Happiness And Meaning: If You’re Happy, Your Body Is Bitter About It [Study]

happiness meaning

A new study of happiness and meaning published this week by the Proceedings of the National Academy of Sciences suggested that being happy isn’t all that great for your health.

The open access research is published online where you can read it for yourself under the title, A Functional Genomic Perspective On Human Well-Being. But here’s a word of warning: It’s fairly tough going.

The short version is that American researchers in North Carolina and California wanted to see how the human body reacted to feelings of psychological well-being on the molecular level. They studied physical immune responses like antibody creation and inflammation.

I can’t sum up their findings any better than the MSN Now headline writer did: “It’s better for your body to do good than to feel good.”

Yes, I’m sad to say that according to this research being happy caused the same immune response as adversity and high stress.
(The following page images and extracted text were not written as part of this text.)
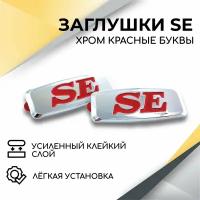 ЗАГЛУШКИ SE
ХРОМ КРАСНЫЕ БУКВЫ

SE

SE

УСИЛЕННЫЙ КЛЕЙКИЙ СЛОЙ

ЛЁГКАЯ УСТАНОВКА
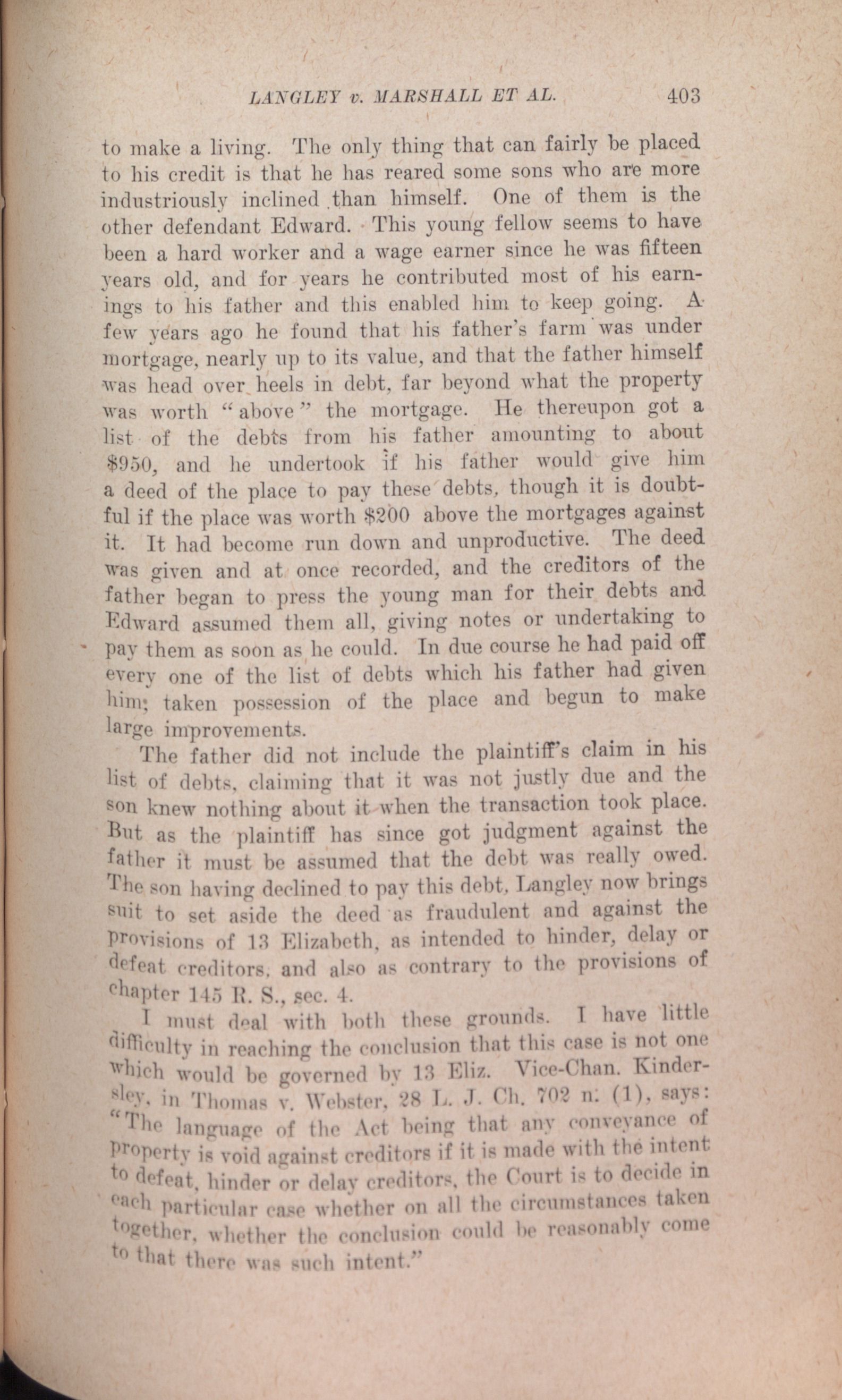 LANGLEY v. MARSHALL ET AL. 403

to make a living. The only thing that can fairly be placed to his credit is that he has reared some sons who are more industriously inclined than himself. One of them is the other defendant Edward. This young fellow seems to have been a hard worker and a wage earner since he was fifteen years old, and for years he contributed most of his earnings to his father and this enabled him to keep going. A few years ago he found that his father's farm was under mortgage, nearly up to its value, and that the father himself was head over heels in debt, far beyond what the property was worth "above" the mortgage. He thereupon got a list of the debts from his father amounting to about $950, and he undertook if his father would give him a deed of the place to pay these debts, though it is doubtful if the place was worth $200 above the mortgages against it. It had become run down and unproductive. The deed was given and at once recorded, and the creditors of the father began to press the young man for their debts and Edward assumed them all, giving notes or undertaking to pay them as soon as he could. In due course he had paid off every one of the list of debts which his father had given him; taken possession of the place and begun to make large improvements.

The father did not include the plaintiff's claim in his list of debts, claiming that it was not justly due and the son knew nothing about it when the transaction took place. But as the plaintiff has since got judgment against the father it must be assumed that the debt was really owed. The son having declined to pay this debt, Langley now brings suit to set aside the deed as fraudulent and against the provisions of 13 Elizabeth, as intended to hinder, delay or defeat creditors, and also as contrary to the provisions of chapter 145 R. S., sec. 4.

I must deal with both these grounds. I have little difficulty in reaching the conclusion that this case is not one which would be governed by 13 Eliz. Vice-Chan. Kindersley, in Thomas v. Webster, 28 L. J. Ch. 702 n. (1), says: "The language of the Act being that any conveyance of property is void against creditors if it is made with the intent to defeat, hinder or delay creditors, the Court is to decide in each particular case whether on all the circumstances taken together, whether the conclusion could be reasonably come to that there was such intent."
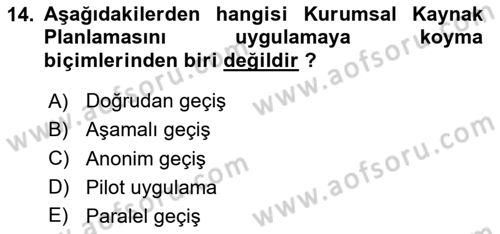 14. Aşağıdakilerden hangisi Kurumsal Kaynak Planlamasını uygulamaya koyma biçimlerinden biri değildir ?

A) Doğrudan geçiş
B) Aşamalı geçiş
C) Anonim geçiş
D) Pilot uygulama
E) Paralel geçiş

www.aofsoru.com
www.aofsoru.com
www.aofsoru.com
www.aofsoru.com
www.aofsoru.com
Oops.

Emily Esfahani Smith really dug into happiness and meaning research, including this new study, for The Atlantic. You can read her entire essay there.
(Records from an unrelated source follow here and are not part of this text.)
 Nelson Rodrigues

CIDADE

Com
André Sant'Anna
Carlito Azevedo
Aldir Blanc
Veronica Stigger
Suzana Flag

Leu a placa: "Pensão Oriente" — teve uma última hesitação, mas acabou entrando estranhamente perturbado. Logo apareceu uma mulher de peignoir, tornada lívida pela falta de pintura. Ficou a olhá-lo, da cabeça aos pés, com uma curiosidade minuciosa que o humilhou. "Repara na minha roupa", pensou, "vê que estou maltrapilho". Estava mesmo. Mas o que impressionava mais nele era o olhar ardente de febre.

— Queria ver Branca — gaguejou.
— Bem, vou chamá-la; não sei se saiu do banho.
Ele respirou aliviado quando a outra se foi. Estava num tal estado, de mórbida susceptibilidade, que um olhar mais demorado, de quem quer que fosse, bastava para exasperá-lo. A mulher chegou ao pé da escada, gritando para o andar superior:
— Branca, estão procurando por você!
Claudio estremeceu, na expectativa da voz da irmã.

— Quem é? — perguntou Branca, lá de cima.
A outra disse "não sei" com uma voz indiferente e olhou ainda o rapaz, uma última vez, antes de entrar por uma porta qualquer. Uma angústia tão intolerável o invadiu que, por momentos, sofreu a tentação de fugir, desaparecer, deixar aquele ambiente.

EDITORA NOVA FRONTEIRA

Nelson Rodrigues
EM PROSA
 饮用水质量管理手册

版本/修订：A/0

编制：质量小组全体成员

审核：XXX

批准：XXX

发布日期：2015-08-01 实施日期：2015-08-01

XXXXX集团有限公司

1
But a key takeaway point is that happiness comes from being selfish and taking. Meaning comes from giving.

I don’t know about you, but at that point I’m suddenly slapping my head and saying d’oh. When Smith puts the findings in English, they suddenly seem pretty obvious.

Stop and think about what really makes you happy. You fall in love and now you walk around bumping into things with that stupid smile on your face. You get lucky and it’s same song, second verse, only with a higher risk of disease. Get loaded, stay out all night on some degen gambling spree, fly around the world and get jet-lagged and disoriented…None of the stuff that makes you happy is good for your body.

Heck, just ask a mother what having a baby did for her body.

I don’t care what it is. If it makes you happy, your body clearly has an issue with it. A person might be tempted to accuse the body of being a wimp and a whiner.

Suddenly the new happiness and meaning study doesn’t look all that deep.